## DATA FOR THIS TASK:
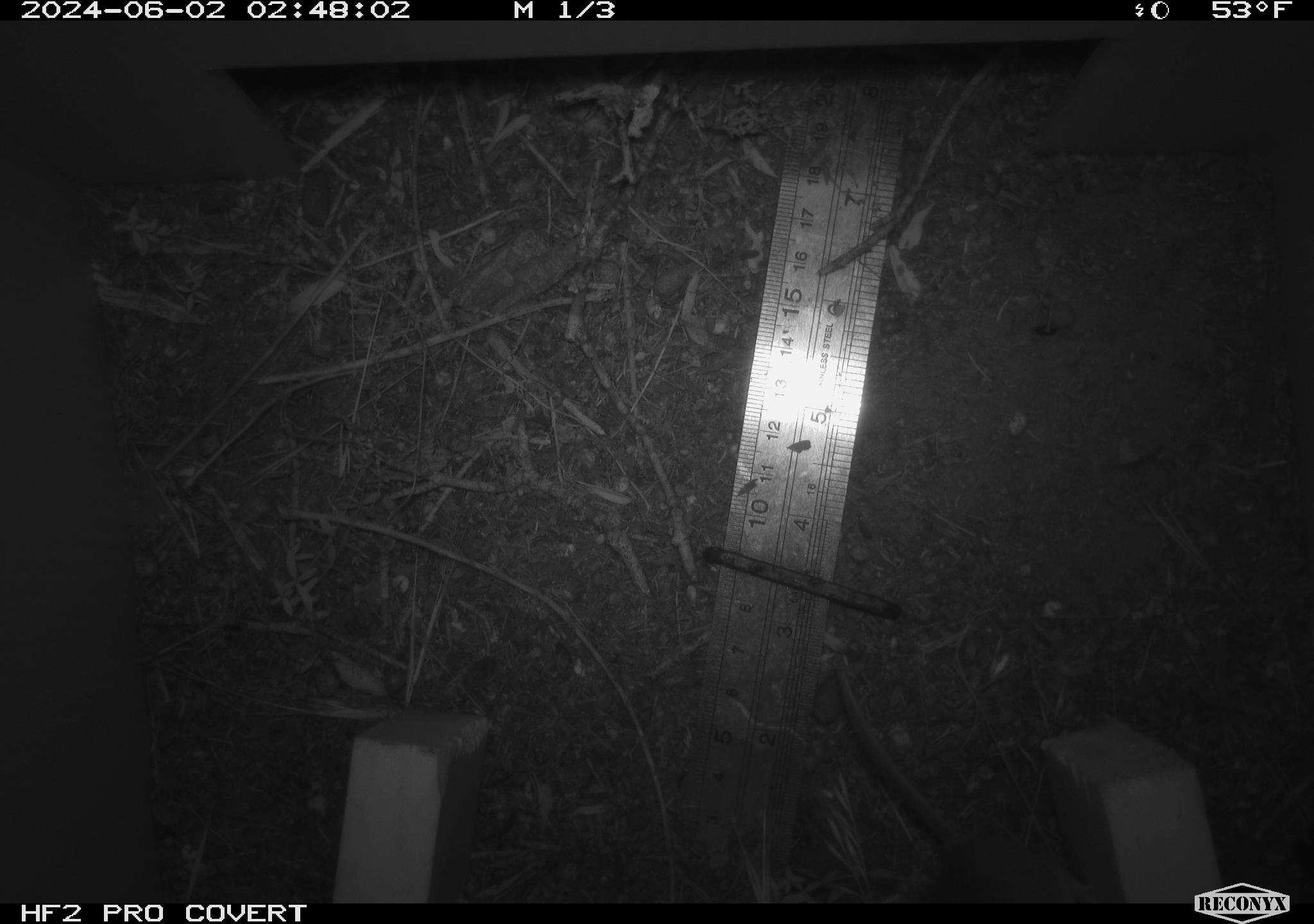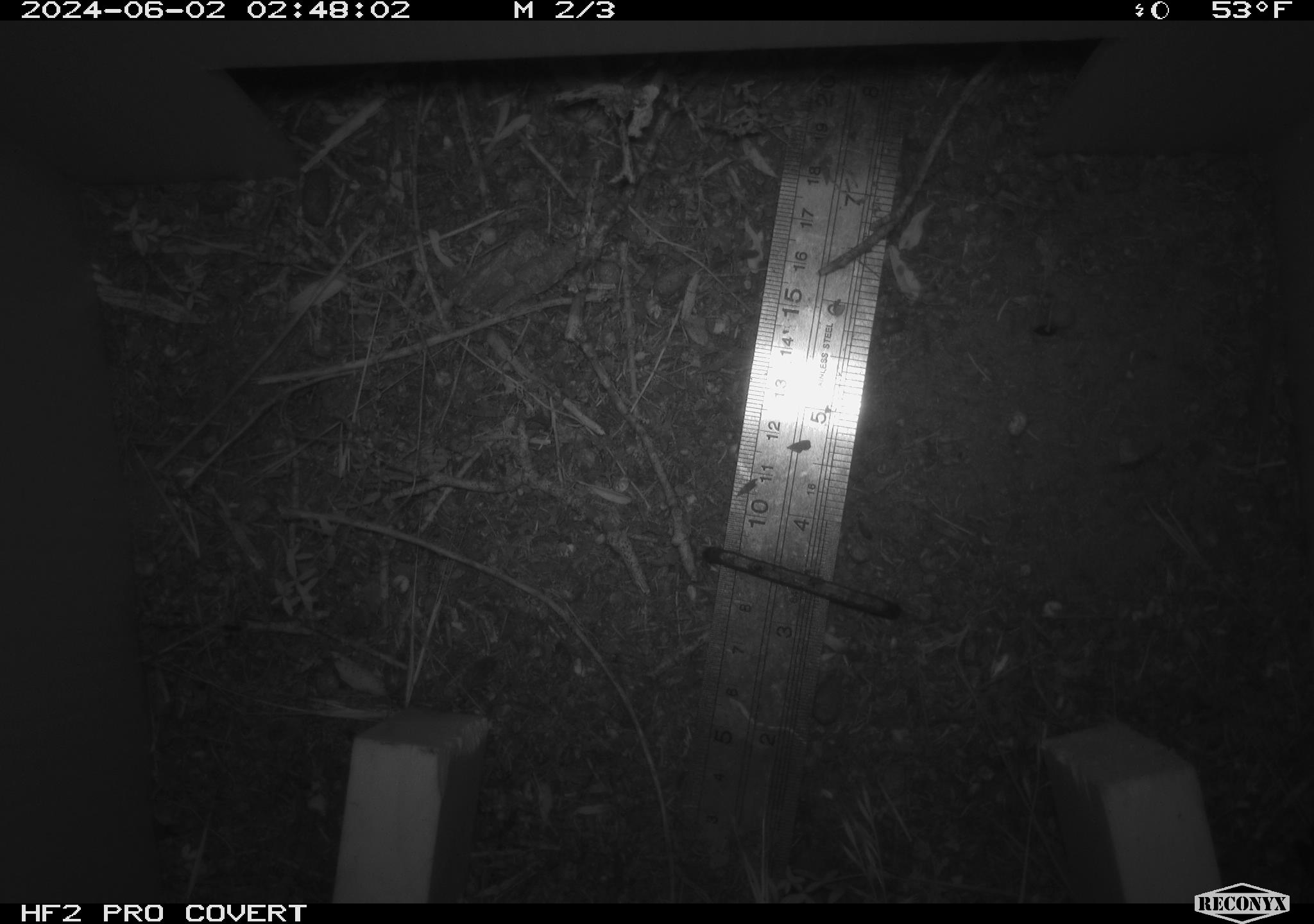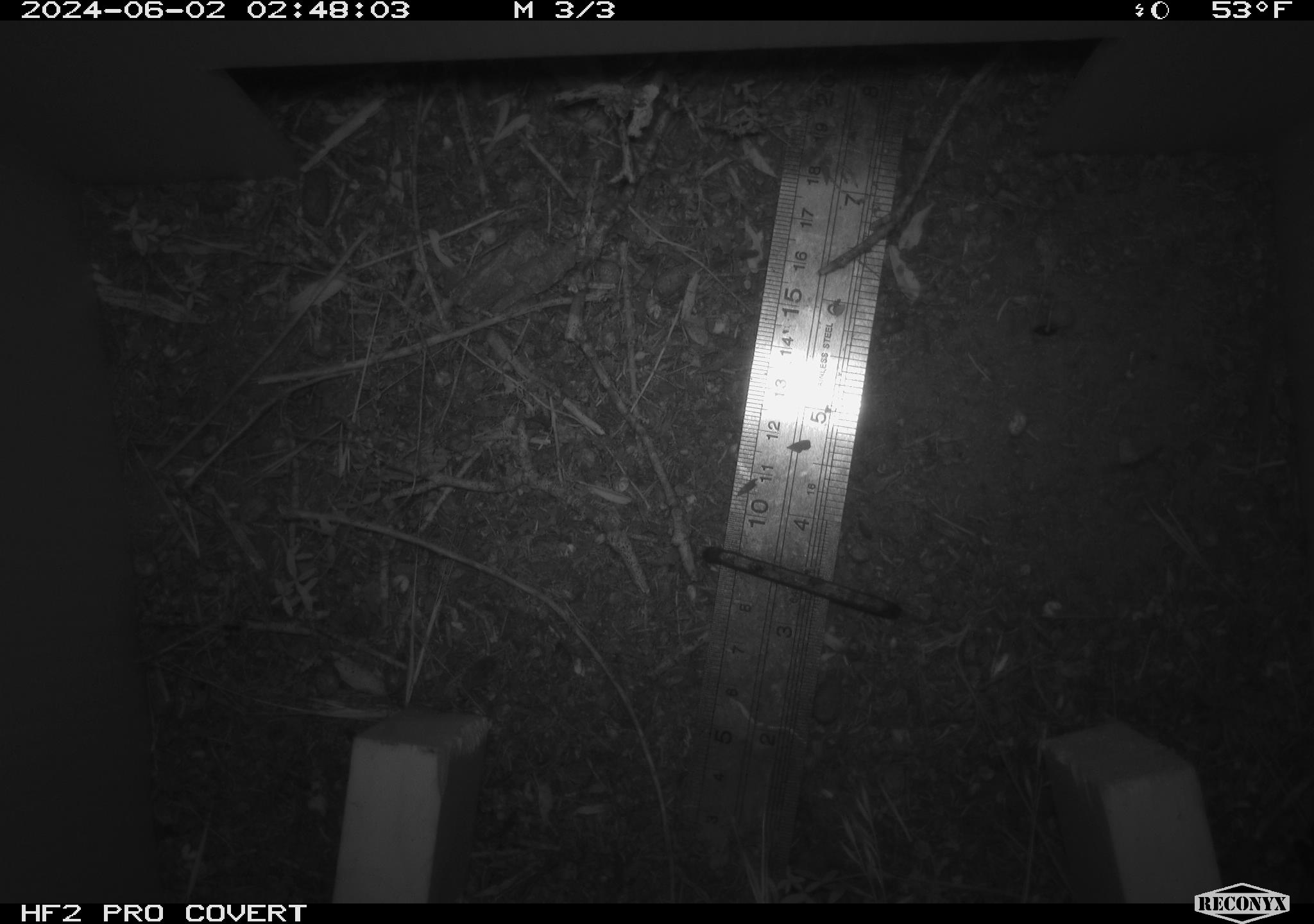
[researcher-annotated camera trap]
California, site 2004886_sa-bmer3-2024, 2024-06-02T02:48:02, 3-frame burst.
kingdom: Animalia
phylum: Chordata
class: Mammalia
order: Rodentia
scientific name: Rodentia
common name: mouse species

## TASK INSTRUCTIONS:
Leave out the pictures, then return every line of the data exactly.

## EXPECTED ANSWER:
[researcher-annotated camera trap]
California, site 2004886_sa-bmer3-2024, 2024-06-02T02:48:02, 3-frame burst.
kingdom: Animalia
phylum: Chordata
class: Mammalia
order: Rodentia
scientific name: Rodentia
common name: mouse species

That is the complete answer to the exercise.